Some of the patients choose to not work after the operation. However, it is known that working after heart transplantation operation is quite normal and it is probably better for the patients.
Since heart transplantation is a serious open-heart surgery, it involves some risks and complications. The most significant risk of heart transplant surgery is heart transplant rejection. Several immunosuppressing drugs need to be taken by the patients to prevent transplant rejection but still, they may not be strong enough. In such cases, a new heart transplant or other alternative solutions would be discussed. Also, heart transplant operation involves some other risks such as infections, heart diseases including heart failure and cardiovascular disease, in addition to the damage to other vital organs caused by medications regularly prescribed to heart transplant patients.

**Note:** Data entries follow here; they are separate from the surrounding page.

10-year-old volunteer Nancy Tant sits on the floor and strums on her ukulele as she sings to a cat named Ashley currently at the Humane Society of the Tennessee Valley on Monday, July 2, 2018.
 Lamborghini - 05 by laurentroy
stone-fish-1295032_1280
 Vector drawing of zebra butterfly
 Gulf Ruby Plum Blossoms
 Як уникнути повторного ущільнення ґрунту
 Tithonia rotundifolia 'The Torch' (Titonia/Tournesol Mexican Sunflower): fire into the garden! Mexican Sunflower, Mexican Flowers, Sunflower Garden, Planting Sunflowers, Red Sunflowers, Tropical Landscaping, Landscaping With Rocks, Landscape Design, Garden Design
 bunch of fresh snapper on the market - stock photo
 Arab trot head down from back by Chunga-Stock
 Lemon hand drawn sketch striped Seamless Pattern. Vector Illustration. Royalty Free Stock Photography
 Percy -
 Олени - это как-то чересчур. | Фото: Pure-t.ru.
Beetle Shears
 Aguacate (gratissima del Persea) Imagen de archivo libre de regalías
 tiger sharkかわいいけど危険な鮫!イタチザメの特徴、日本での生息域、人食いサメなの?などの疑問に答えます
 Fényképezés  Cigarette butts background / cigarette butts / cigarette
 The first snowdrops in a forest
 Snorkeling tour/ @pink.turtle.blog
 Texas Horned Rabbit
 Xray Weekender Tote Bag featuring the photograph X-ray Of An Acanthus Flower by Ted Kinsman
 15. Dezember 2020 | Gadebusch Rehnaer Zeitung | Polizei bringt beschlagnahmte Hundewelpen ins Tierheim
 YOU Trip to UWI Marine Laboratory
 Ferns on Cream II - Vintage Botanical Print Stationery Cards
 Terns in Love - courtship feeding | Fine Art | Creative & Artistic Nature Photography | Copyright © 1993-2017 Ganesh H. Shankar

The heart transplant operation has several side effects such as lowered immunity to infections due to medications that are taken to prevent the heart transplant patients’ bodies from rejecting donor hearts.
With the develops of new techniques and new generations of medications, the success rate of the heart transplant operation increases. An average heart transplant life expectancy is as high as 9 years and grows. 1-year heart transplant success rate is at 87%, while 5-years heart transplant success rate is estimated to be 57%.
What Is a Heart Transplant Surgery?
Heart transplant operation is a kind of open-heart surgery in which a cardiologist with supporting medical team performs heart transplantation for patients whose own hearts are unable to function normally. Heart transplant surgery is only performed in cases of serious heart diseases.
How Long Do Heart Transplants Last?
On average, a heart transplant life expectancy is estimated to be 9 years on average.
How Many Heart Transplants Can a Person Have?
Every new heart transplant surgery is less likely to be successful. Additionally, donor hearts implanted through heart transplantation tend to last shorter and shorter with every heart transplant procedure performed. Up to the third heart transplant surgery is performed without bigger problems but statistically, the fourth heart transplant procedure prolongs patient’s life by only a few months.
This content is written and reviewed by our medical content team in October, 2019.